*Selected excerpt*
____________________

At 09:10 PM 1999/05/14 +0200, "Steinar H. Gunderson"
<[EMAIL PROTECTED]> wrote:
>OK, second message in a row, I just thought it would be nice to separate
them.
>
>Has anybody got experience in turning off/disabling screensavers under Win95?
>We run Prime95 at 40 machines (most of them 486'es, though) at school, and
>screen savers are CPU hoggers (I suppose... at least everybody tells me so).
>Two solutions I could think of (both ideally incorporated under Win95):
>
>1. Have Prime95 reset the screen saver every 5 minutes or so (possibly when
>   it's outputting) to `Blank Screen'. Would need fiddling with the Registry.
>2. Do a call to mouse_event() or keyboard_event() (possibly hitting Ctrl, or
>   any not-so-important key, or moving the mouse one pixel), preventing the
>   screen saver from being run at all.

Prime95 already has priority levels that are settable.  The default is lower
than screensaver, but you don't have to run at default setting.
Have a look at the readme.txt for Prime95 V18.1 (or any version at least
since 
V14.4 which had command line argument -P settable 0 thru 5, where
3 is equal to screensaver priority and 0 is near the level of the idle
loop).

____________________

*Pictures with short captions*
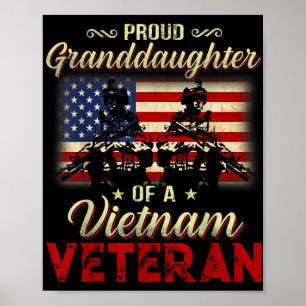 Póster Orgullosa Nieta De Un Veterano Abuelo De Vietnam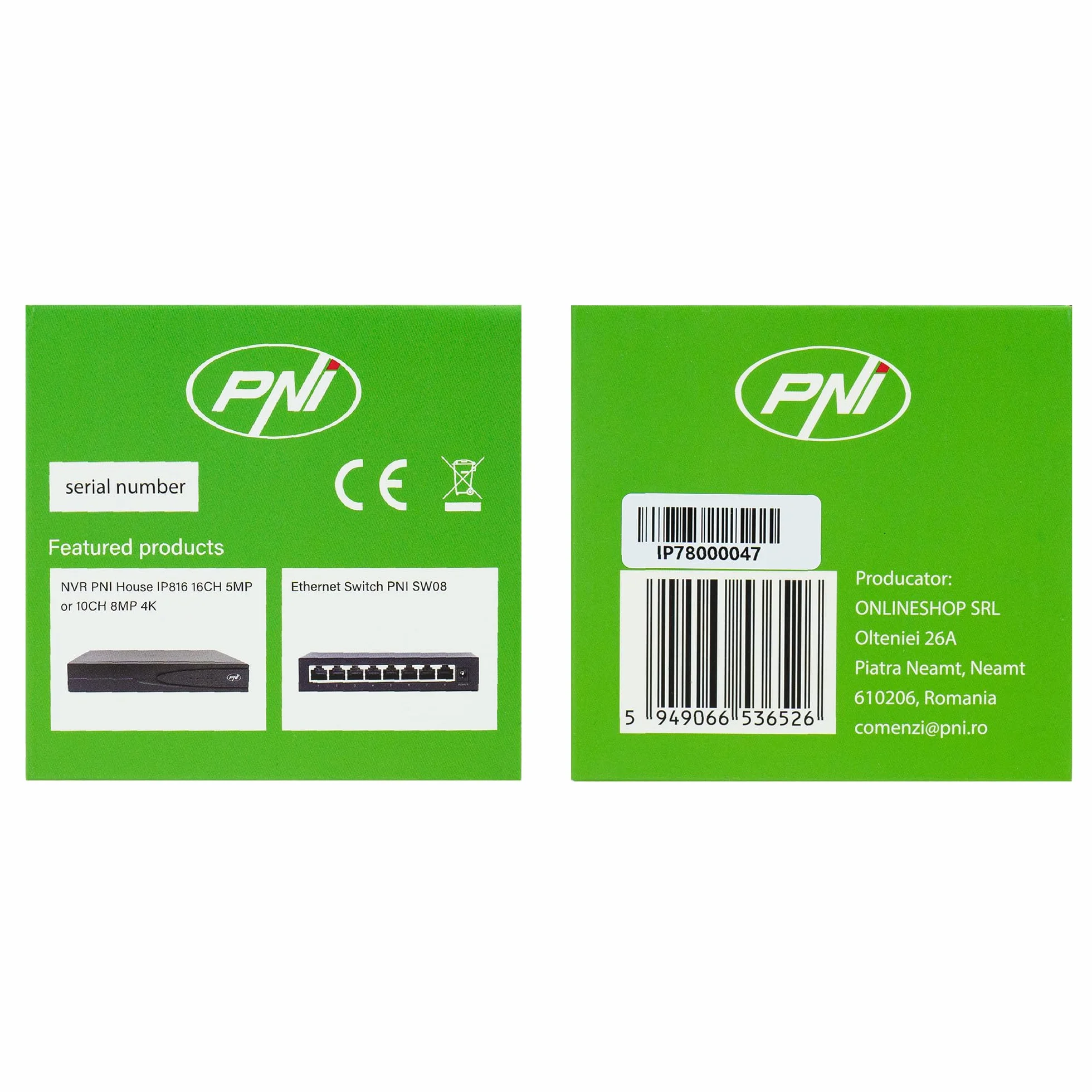 Kamera do monitoringu wideo PNI IP780, 8 MP, 4K, IP, 6 diod IR, IP66, biała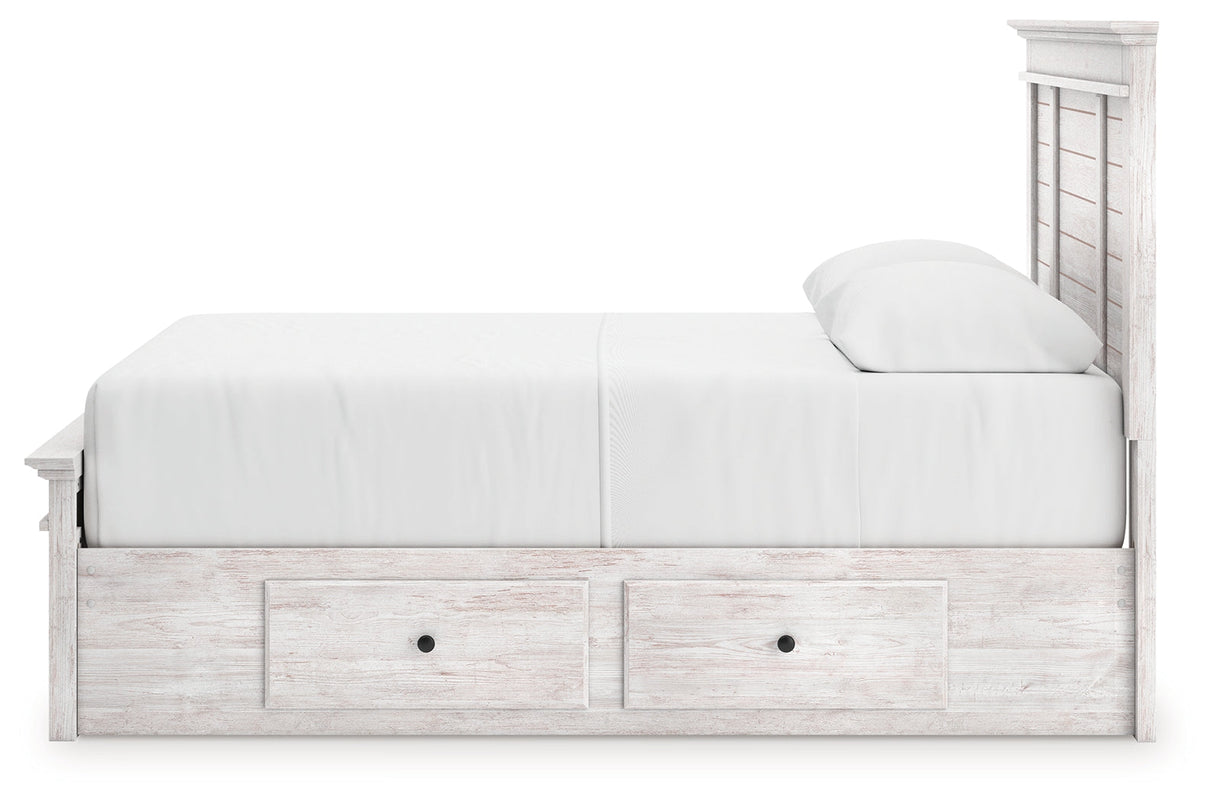 Makidern Whitewash Queen Panel Bed with Storage, Dresser and Mirror by Ashley at Eve Furniture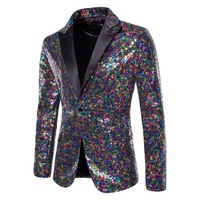 Vestes de Costume Formelles pour Hommes sur Mesure Pailletées, Blousons de Danse Brillants à Boutons pour Soirées et Mariages, Blazer Homme Tenue de Cérémonie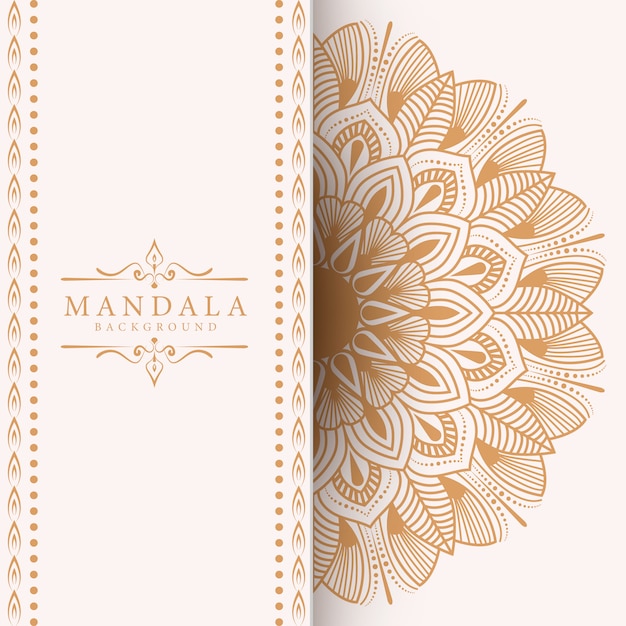 Fondo de mandala de lujo para invitación de boda de portada de libro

____________________

*What you need to do*
Answer these questions about the message on Prime95 and screensavers:
1. On how many machines at school is Prime95 run?
2. In the first proposed solution, which screen saver setting would Prime95 reset to?
3. Which value of the -P command line argument equals screensaver priority?

*Reply*
1. 40 machines.
2. Blank Screen.
3. 3.